→ PASSAGE PROVIDED
# Two Christmas gifts



## TastelikeSnozberries (Jul 16, 2010)

While I have not been all that active on the forum, I thought I would share my opinions on my two latest additions to my gradually increasing collection, especially considering that they are both made by the outstanding craftsmen on this forum.

First, the Bunnybuster. I know it is a double ergo design, and a beautiful laminate with two panels of the same dark wood sandwiching a very light and middle toned wood in the middle, but I cannot remember what woods were used. The design feels natural and fits my hand perfectly (I have small hands but there's certainly room for a larger hand), I felt very comfortable with the slingshot from the moment I picked it up, and I can honestly say this is the only slingshot that has not taken a "getting used to" phase. My first 5 shots, from about 6m with 3/8 hex nuts at a coke can, all hit the coke can and left it in sorry shape! The slingshot shot wonderfully with a smooth draw and plenty of crushing force against the can. When I moved back to 12m, the length of my makeshift basement range, I was on target within 2 shots, pretty impressive considering I had not yet put 10 rounds through it (even more impressive considering how i shoot)! I especially appreciated the smoothness of the gum rubber when shooting, both on the draw and the release, and the slingshot had enough power to shoot both 3/8 and 1/2 inch hex nuts accurately, although the 1/2 inch tended to drop off with range as would be expected. Overall an impressive shooter with a ridiculously comfortable frame and one that I found to be natural and precise, I will definitely be buying from you again when I scrape together the money to do so.

→ INFORMATION SHOWN
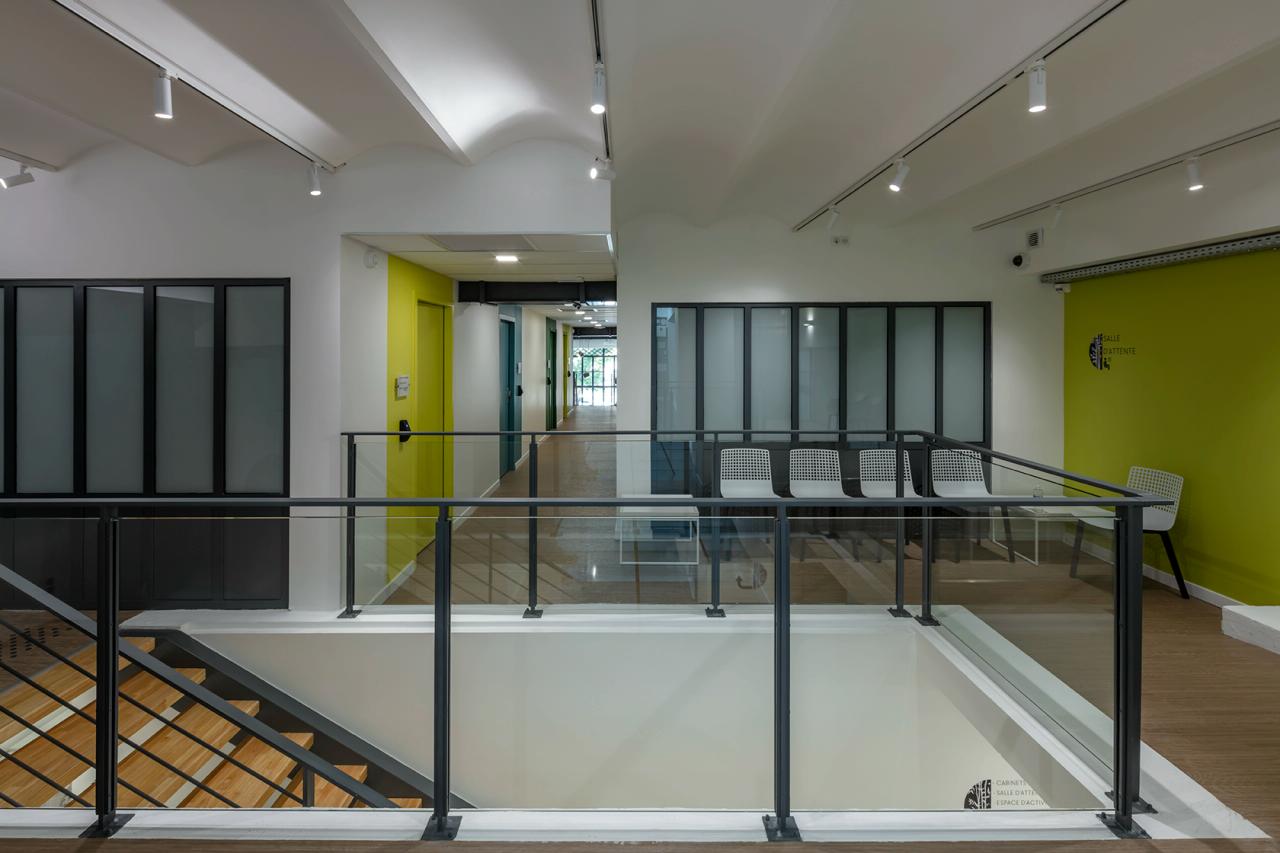 Location bureau Montpellier Hérault OLBUR2528866 10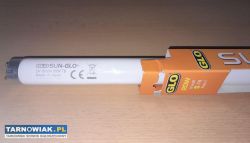 świetlówka sun-glo glo t8 20w - Obrazek 1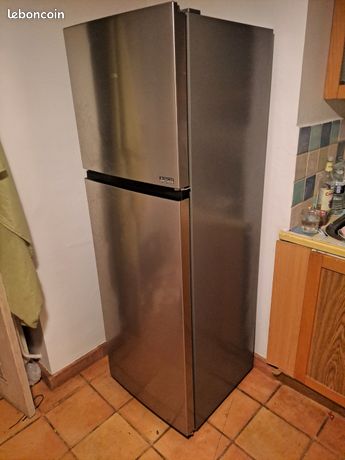 Réfrigérateur URGENT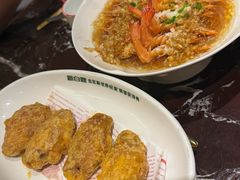 -新白鹿餐厅(爱琴海购物中心店)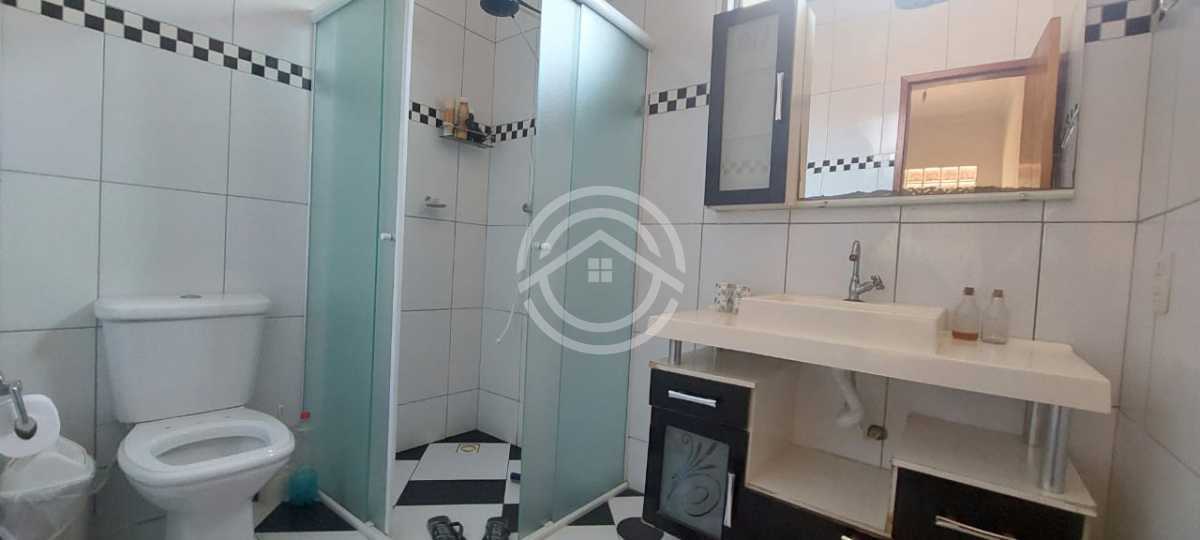 Casa, 3 quartos, 195 m² - Foto 8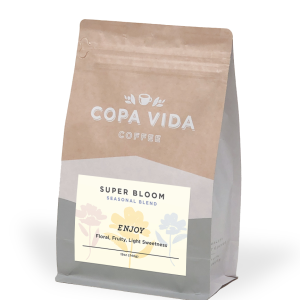 Super Bloom - Spring Seasonal Blend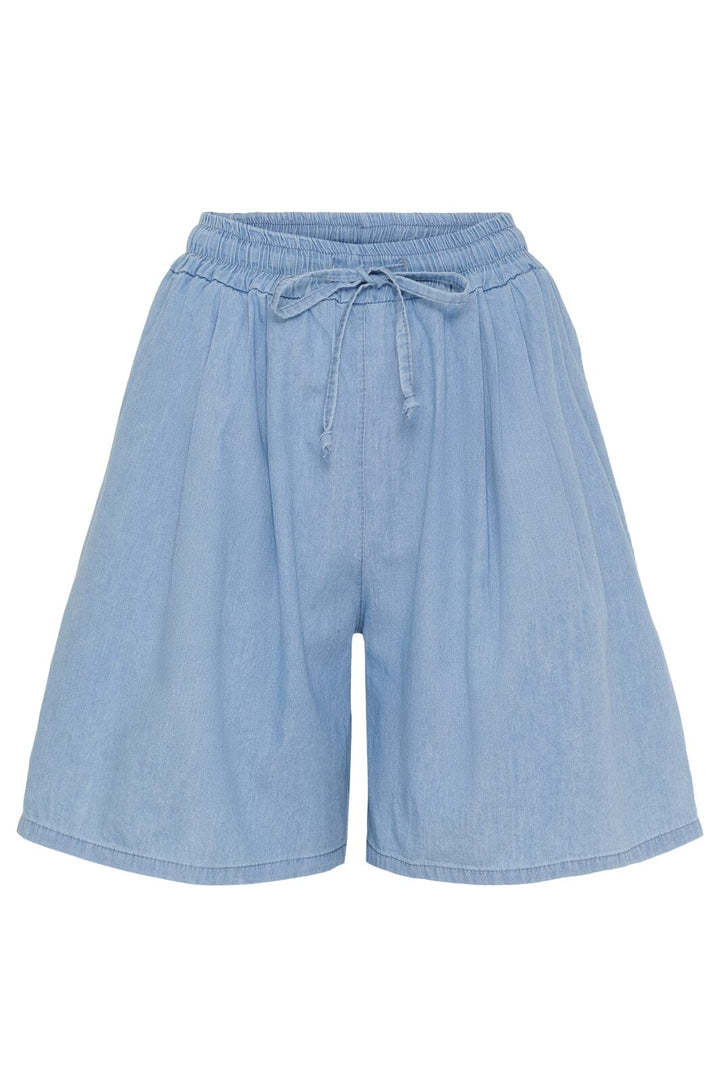 Marta Du Chateau - Mdckira Shorts62633-2 Chiaro - Chiaro Shorts 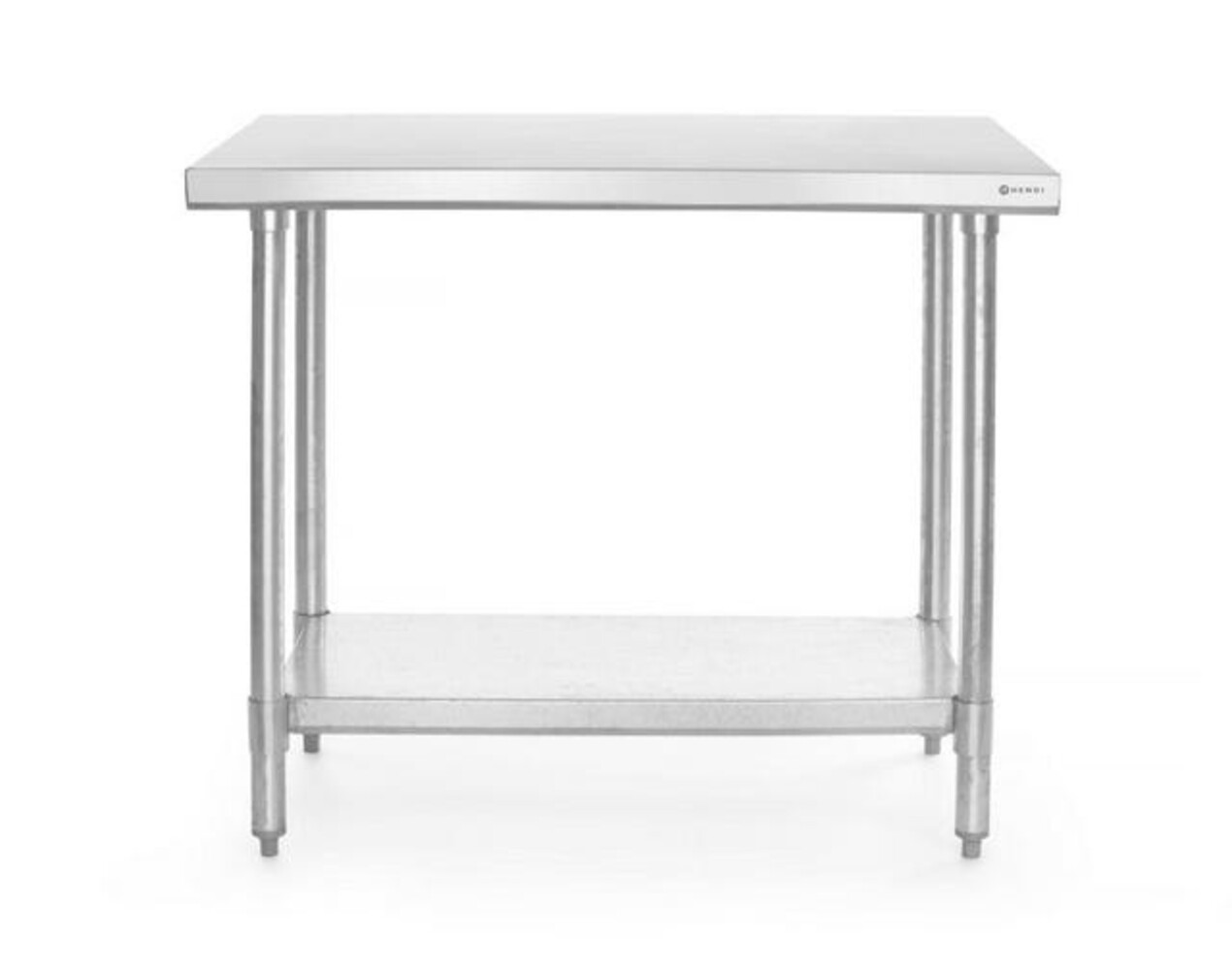 Hendi Werktafel, , 1000x600x(h)880mm | 812440 Hendi Werktafel, , 1000x600x(h)880mm | 812440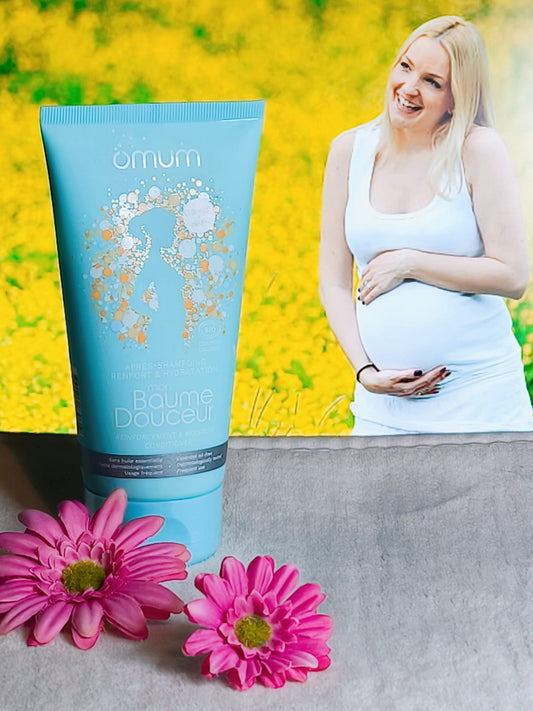 Après-Shampoing Renfort et Hydratation
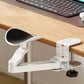 📢📢50% OFF !!!💪 Adjustable Ergonomic Clamp-On Arm Rest | Relieves Arm & Shoulder Fatigue, Fits Any Desk ✅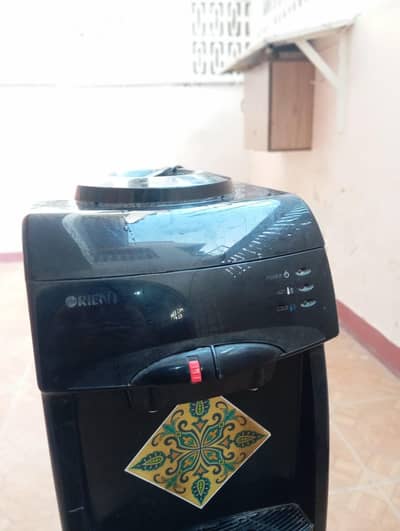 Orient Water Dispenser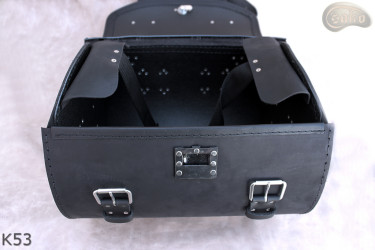 Gepäckrollen K53 mit Schloss **bestellen**
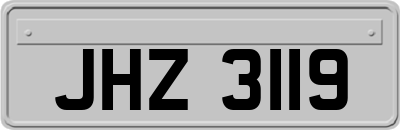 JHZ3119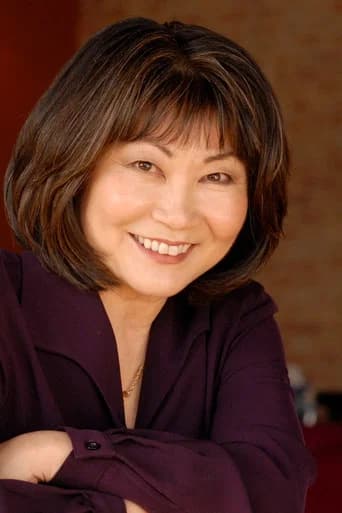 تصویر Cheryl Hamada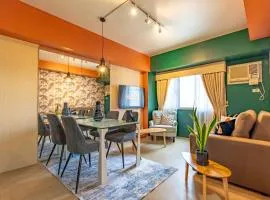 Premium Apartments in Avida Towers l City Centre l Downtown l Close to Restaurants and Local Shops l by Bleuspace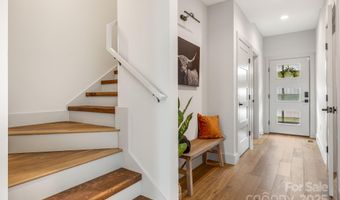 214 Torch Light Way, Asheville, NC 28806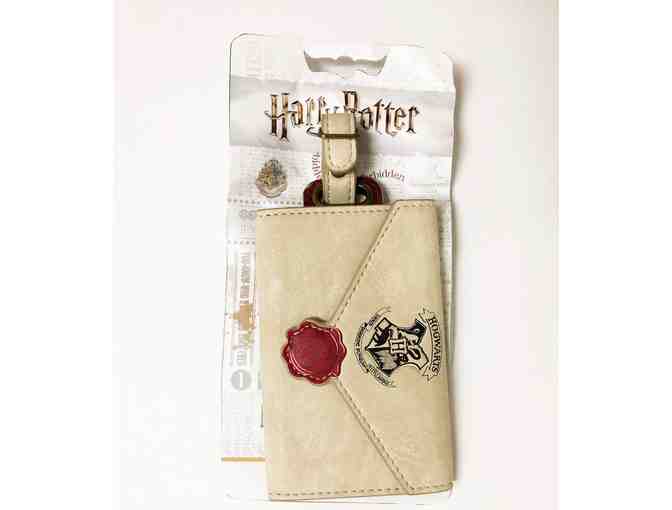 Harry Potter Collectibles!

→ REQUIRED WORK
1 – From the forum post, copy the part that opens with the words containing "# Two Christmas" and closes with "on this forum.".
2 – Do these statements agree with the forum post? Answer yes or no for each and quote the words that decide it. (a) The poster remembers which woods were used in the Bunnybuster's laminate. (b) The first five shots from about 6m all hit the coke can. (c) The 1/2 inch hex nuts held their height over longer range.
3 – According to the forum post, how long is the poster's makeshift basement range?

→ SET OF ANSWERS
1 –
# Two Christmas gifts



## TastelikeSnozberries (Jul 16, 2010)

While I have not been all that active on the forum, I thought I would share my opinions on my two latest additions to my gradually increasing collection, especially considering that they are both made by the outstanding craftsmen on this forum.

2 –
(a) No: "but I cannot remember what woods were used."
(b) Yes: "all hit the coke can and left it in sorry shape!"
(c) No: "although the 1/2 inch tended to drop off with range as would be expected."

3 – 12m.